For the past year, beginning with the launch of the new Mariner crossover, Ford Motor Co.’s 66-year-old premium Mercury label has been reinventing itself as a youthful sophisticate – pitching new cars and trucks alongside independent films and high-end fashion venues that seem boldly feminine.
Mercury has sponsored films out of a Glamour magazine contest, makeovers during Fashion Week in New York and a random Make Your Day giveaway of haircuts, manicures and coffee. Mercury arranged for Ellen DeGeneres to give away a Mariner hybrid on her talk show.
Mercury marketing manager Kim Irwin is uneasy with suggestions that the brand is making a play primarily for women, noting how the brand also sponsors ads in manly magazines such as GQ, Maxim and Stuff. And it’s not like Mercury is shamelessly draping itself in a swath of pink.
But Mercury’s official position that it is gender-neutral seems difficult to square with its highly female-oriented campaign.
“That’s what they’re doing,” Gordon Wangers, chief executive of AMCI Inc., an automotive marketing firm in Marina Del Rey, Calif., said of Mercury’s apparent targeting of women.

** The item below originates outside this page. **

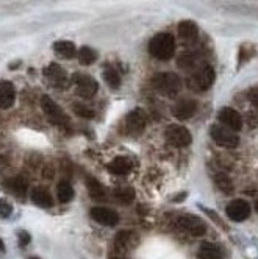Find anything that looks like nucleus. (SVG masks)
<instances>
[{"label": "nucleus", "instance_id": "7ed1b4c3", "mask_svg": "<svg viewBox=\"0 0 258 259\" xmlns=\"http://www.w3.org/2000/svg\"><path fill=\"white\" fill-rule=\"evenodd\" d=\"M41 108L50 123L57 125V126L69 125V116L60 108V105H57V102H55L50 96L41 97Z\"/></svg>", "mask_w": 258, "mask_h": 259}, {"label": "nucleus", "instance_id": "0eeeda50", "mask_svg": "<svg viewBox=\"0 0 258 259\" xmlns=\"http://www.w3.org/2000/svg\"><path fill=\"white\" fill-rule=\"evenodd\" d=\"M211 138L217 145L227 147V149H233L239 142V138L235 132H232L227 126H220V125L211 126Z\"/></svg>", "mask_w": 258, "mask_h": 259}, {"label": "nucleus", "instance_id": "f03ea898", "mask_svg": "<svg viewBox=\"0 0 258 259\" xmlns=\"http://www.w3.org/2000/svg\"><path fill=\"white\" fill-rule=\"evenodd\" d=\"M152 83H154V88L160 92V94L166 96V97H175L181 89L180 77L172 72L158 73V75L154 77Z\"/></svg>", "mask_w": 258, "mask_h": 259}, {"label": "nucleus", "instance_id": "f257e3e1", "mask_svg": "<svg viewBox=\"0 0 258 259\" xmlns=\"http://www.w3.org/2000/svg\"><path fill=\"white\" fill-rule=\"evenodd\" d=\"M175 52V41L169 33H158L149 42V53L154 58L168 61L174 57Z\"/></svg>", "mask_w": 258, "mask_h": 259}, {"label": "nucleus", "instance_id": "4468645a", "mask_svg": "<svg viewBox=\"0 0 258 259\" xmlns=\"http://www.w3.org/2000/svg\"><path fill=\"white\" fill-rule=\"evenodd\" d=\"M16 103V88L11 81H0V109H10Z\"/></svg>", "mask_w": 258, "mask_h": 259}, {"label": "nucleus", "instance_id": "9d476101", "mask_svg": "<svg viewBox=\"0 0 258 259\" xmlns=\"http://www.w3.org/2000/svg\"><path fill=\"white\" fill-rule=\"evenodd\" d=\"M145 123H147V117H145V113L141 108L130 111L125 117V130H127V133H130V135L141 133L145 126Z\"/></svg>", "mask_w": 258, "mask_h": 259}, {"label": "nucleus", "instance_id": "f3484780", "mask_svg": "<svg viewBox=\"0 0 258 259\" xmlns=\"http://www.w3.org/2000/svg\"><path fill=\"white\" fill-rule=\"evenodd\" d=\"M53 52L61 60H72L77 57V47L70 41H57L53 44Z\"/></svg>", "mask_w": 258, "mask_h": 259}, {"label": "nucleus", "instance_id": "dca6fc26", "mask_svg": "<svg viewBox=\"0 0 258 259\" xmlns=\"http://www.w3.org/2000/svg\"><path fill=\"white\" fill-rule=\"evenodd\" d=\"M30 198H31V201L34 203V205L40 206V208H50V206H53V197H52L50 191L47 188H44V186L31 189Z\"/></svg>", "mask_w": 258, "mask_h": 259}, {"label": "nucleus", "instance_id": "c85d7f7f", "mask_svg": "<svg viewBox=\"0 0 258 259\" xmlns=\"http://www.w3.org/2000/svg\"><path fill=\"white\" fill-rule=\"evenodd\" d=\"M11 212H13V206L10 205V203H8L7 200L0 198V217L7 219V217L11 215Z\"/></svg>", "mask_w": 258, "mask_h": 259}, {"label": "nucleus", "instance_id": "1a4fd4ad", "mask_svg": "<svg viewBox=\"0 0 258 259\" xmlns=\"http://www.w3.org/2000/svg\"><path fill=\"white\" fill-rule=\"evenodd\" d=\"M93 220H96L97 224L105 225V227H116L119 224V214L109 208L105 206H94L89 211Z\"/></svg>", "mask_w": 258, "mask_h": 259}, {"label": "nucleus", "instance_id": "72a5a7b5", "mask_svg": "<svg viewBox=\"0 0 258 259\" xmlns=\"http://www.w3.org/2000/svg\"><path fill=\"white\" fill-rule=\"evenodd\" d=\"M28 259H41V257H38V256H30Z\"/></svg>", "mask_w": 258, "mask_h": 259}, {"label": "nucleus", "instance_id": "4be33fe9", "mask_svg": "<svg viewBox=\"0 0 258 259\" xmlns=\"http://www.w3.org/2000/svg\"><path fill=\"white\" fill-rule=\"evenodd\" d=\"M199 257L200 259H220L223 257V253H220L219 247H216L214 244H202L199 248Z\"/></svg>", "mask_w": 258, "mask_h": 259}, {"label": "nucleus", "instance_id": "20e7f679", "mask_svg": "<svg viewBox=\"0 0 258 259\" xmlns=\"http://www.w3.org/2000/svg\"><path fill=\"white\" fill-rule=\"evenodd\" d=\"M70 81L76 86V94L82 99H93L99 91V83L86 73H73Z\"/></svg>", "mask_w": 258, "mask_h": 259}, {"label": "nucleus", "instance_id": "6ab92c4d", "mask_svg": "<svg viewBox=\"0 0 258 259\" xmlns=\"http://www.w3.org/2000/svg\"><path fill=\"white\" fill-rule=\"evenodd\" d=\"M132 167H133V164H132L130 159L125 158V156H118V158H115L112 162H109L108 170L112 172V174H115V175L122 177V175L130 174Z\"/></svg>", "mask_w": 258, "mask_h": 259}, {"label": "nucleus", "instance_id": "cd10ccee", "mask_svg": "<svg viewBox=\"0 0 258 259\" xmlns=\"http://www.w3.org/2000/svg\"><path fill=\"white\" fill-rule=\"evenodd\" d=\"M73 113H76L77 116L80 117H85V119H93L94 117V111L89 109L88 106H83V105H73L72 106Z\"/></svg>", "mask_w": 258, "mask_h": 259}, {"label": "nucleus", "instance_id": "6e6552de", "mask_svg": "<svg viewBox=\"0 0 258 259\" xmlns=\"http://www.w3.org/2000/svg\"><path fill=\"white\" fill-rule=\"evenodd\" d=\"M177 225L180 230L190 233L191 236H204L207 233V225L196 215H183L177 220Z\"/></svg>", "mask_w": 258, "mask_h": 259}, {"label": "nucleus", "instance_id": "393cba45", "mask_svg": "<svg viewBox=\"0 0 258 259\" xmlns=\"http://www.w3.org/2000/svg\"><path fill=\"white\" fill-rule=\"evenodd\" d=\"M113 195L119 203H122V205H130L135 200V191L132 188H118L113 192Z\"/></svg>", "mask_w": 258, "mask_h": 259}, {"label": "nucleus", "instance_id": "a211bd4d", "mask_svg": "<svg viewBox=\"0 0 258 259\" xmlns=\"http://www.w3.org/2000/svg\"><path fill=\"white\" fill-rule=\"evenodd\" d=\"M196 109H197V105L194 100H181L174 108V116L180 120H187V119L193 117Z\"/></svg>", "mask_w": 258, "mask_h": 259}, {"label": "nucleus", "instance_id": "b1692460", "mask_svg": "<svg viewBox=\"0 0 258 259\" xmlns=\"http://www.w3.org/2000/svg\"><path fill=\"white\" fill-rule=\"evenodd\" d=\"M57 195L61 203H69V201H72L76 192H73V188L70 186L69 181H60L57 186Z\"/></svg>", "mask_w": 258, "mask_h": 259}, {"label": "nucleus", "instance_id": "aec40b11", "mask_svg": "<svg viewBox=\"0 0 258 259\" xmlns=\"http://www.w3.org/2000/svg\"><path fill=\"white\" fill-rule=\"evenodd\" d=\"M77 58L80 61V64L83 66H91V64H94L99 58V55L94 49H91L88 46H83L82 49H79L77 52Z\"/></svg>", "mask_w": 258, "mask_h": 259}, {"label": "nucleus", "instance_id": "2f4dec72", "mask_svg": "<svg viewBox=\"0 0 258 259\" xmlns=\"http://www.w3.org/2000/svg\"><path fill=\"white\" fill-rule=\"evenodd\" d=\"M249 99H250L252 105L258 108V86L253 88V89H250V92H249Z\"/></svg>", "mask_w": 258, "mask_h": 259}, {"label": "nucleus", "instance_id": "412c9836", "mask_svg": "<svg viewBox=\"0 0 258 259\" xmlns=\"http://www.w3.org/2000/svg\"><path fill=\"white\" fill-rule=\"evenodd\" d=\"M178 34L185 41H193L197 36V25L191 21H183L178 24Z\"/></svg>", "mask_w": 258, "mask_h": 259}, {"label": "nucleus", "instance_id": "f8f14e48", "mask_svg": "<svg viewBox=\"0 0 258 259\" xmlns=\"http://www.w3.org/2000/svg\"><path fill=\"white\" fill-rule=\"evenodd\" d=\"M217 117L232 132H239L243 128V117L233 108H223L219 111Z\"/></svg>", "mask_w": 258, "mask_h": 259}, {"label": "nucleus", "instance_id": "c756f323", "mask_svg": "<svg viewBox=\"0 0 258 259\" xmlns=\"http://www.w3.org/2000/svg\"><path fill=\"white\" fill-rule=\"evenodd\" d=\"M17 237H19V245H21V247H27V245L31 242V236H30V233L25 231V230L17 231Z\"/></svg>", "mask_w": 258, "mask_h": 259}, {"label": "nucleus", "instance_id": "ddd939ff", "mask_svg": "<svg viewBox=\"0 0 258 259\" xmlns=\"http://www.w3.org/2000/svg\"><path fill=\"white\" fill-rule=\"evenodd\" d=\"M226 214L233 222H243L250 215V206L244 200H233L227 206Z\"/></svg>", "mask_w": 258, "mask_h": 259}, {"label": "nucleus", "instance_id": "7c9ffc66", "mask_svg": "<svg viewBox=\"0 0 258 259\" xmlns=\"http://www.w3.org/2000/svg\"><path fill=\"white\" fill-rule=\"evenodd\" d=\"M128 237H130V233H128V231H121L116 236V244L118 245H125L128 242Z\"/></svg>", "mask_w": 258, "mask_h": 259}, {"label": "nucleus", "instance_id": "c9c22d12", "mask_svg": "<svg viewBox=\"0 0 258 259\" xmlns=\"http://www.w3.org/2000/svg\"><path fill=\"white\" fill-rule=\"evenodd\" d=\"M112 259H119V257H112Z\"/></svg>", "mask_w": 258, "mask_h": 259}, {"label": "nucleus", "instance_id": "bb28decb", "mask_svg": "<svg viewBox=\"0 0 258 259\" xmlns=\"http://www.w3.org/2000/svg\"><path fill=\"white\" fill-rule=\"evenodd\" d=\"M214 181H216V186L223 192H226V194L233 192V183H232L230 177H227L226 174H217L214 177Z\"/></svg>", "mask_w": 258, "mask_h": 259}, {"label": "nucleus", "instance_id": "f704fd0d", "mask_svg": "<svg viewBox=\"0 0 258 259\" xmlns=\"http://www.w3.org/2000/svg\"><path fill=\"white\" fill-rule=\"evenodd\" d=\"M255 208H256V211H258V200H256V203H255Z\"/></svg>", "mask_w": 258, "mask_h": 259}, {"label": "nucleus", "instance_id": "5701e85b", "mask_svg": "<svg viewBox=\"0 0 258 259\" xmlns=\"http://www.w3.org/2000/svg\"><path fill=\"white\" fill-rule=\"evenodd\" d=\"M103 78H105L106 84L112 89H118L121 86V75L113 66H105L103 67Z\"/></svg>", "mask_w": 258, "mask_h": 259}, {"label": "nucleus", "instance_id": "473e14b6", "mask_svg": "<svg viewBox=\"0 0 258 259\" xmlns=\"http://www.w3.org/2000/svg\"><path fill=\"white\" fill-rule=\"evenodd\" d=\"M0 251L5 253V244H4V240H2V239H0Z\"/></svg>", "mask_w": 258, "mask_h": 259}, {"label": "nucleus", "instance_id": "9b49d317", "mask_svg": "<svg viewBox=\"0 0 258 259\" xmlns=\"http://www.w3.org/2000/svg\"><path fill=\"white\" fill-rule=\"evenodd\" d=\"M214 78H216V73H214V69L211 66H204L197 73L193 75V80H191V86L194 89H199V91H207L213 83H214Z\"/></svg>", "mask_w": 258, "mask_h": 259}, {"label": "nucleus", "instance_id": "423d86ee", "mask_svg": "<svg viewBox=\"0 0 258 259\" xmlns=\"http://www.w3.org/2000/svg\"><path fill=\"white\" fill-rule=\"evenodd\" d=\"M164 136H166V141H168V144H171L172 147H177V149H181V147L190 145L191 141H193L191 133L188 132L185 126H181V125H171V126H168Z\"/></svg>", "mask_w": 258, "mask_h": 259}, {"label": "nucleus", "instance_id": "2eb2a0df", "mask_svg": "<svg viewBox=\"0 0 258 259\" xmlns=\"http://www.w3.org/2000/svg\"><path fill=\"white\" fill-rule=\"evenodd\" d=\"M5 188L16 197H24L28 191V181L24 175H16L5 181Z\"/></svg>", "mask_w": 258, "mask_h": 259}, {"label": "nucleus", "instance_id": "a878e982", "mask_svg": "<svg viewBox=\"0 0 258 259\" xmlns=\"http://www.w3.org/2000/svg\"><path fill=\"white\" fill-rule=\"evenodd\" d=\"M86 184H88V191H89V195L93 197V198H103L105 197V188L102 186V184L96 180V178H93V177H89L88 180H86Z\"/></svg>", "mask_w": 258, "mask_h": 259}, {"label": "nucleus", "instance_id": "39448f33", "mask_svg": "<svg viewBox=\"0 0 258 259\" xmlns=\"http://www.w3.org/2000/svg\"><path fill=\"white\" fill-rule=\"evenodd\" d=\"M44 77L47 83L57 89H66L69 86V75L64 67H61L57 63H50L44 67Z\"/></svg>", "mask_w": 258, "mask_h": 259}]
</instances>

Coming off as a chick brand in the auto business has risks, however. There’s an adage in the auto industry: You can sell a woman a man’s car, but you can’t sell a man a woman’s car.
But some experts say this long-feared risk is outdated.
“What’s wrong with getting a makeover when Mercury might show up the next day and offer guys a golf lesson?” asked Fara Warner, author of “The Power of the Purse: How Smart Businesses Are Adapting to the World’s Most Important Consumers – Women.” “I don’t think you want to make it too girlie. But to put your brand where women are, that’s a good thing.”
For now, Mercury seems to be executing its year-old “New Doors Opened” campaign deftly: On the strength of the Mariner, Mercury sales are up 3.9 percent this year, a significant accomplishment in an overall market that is up only 1.2 percent.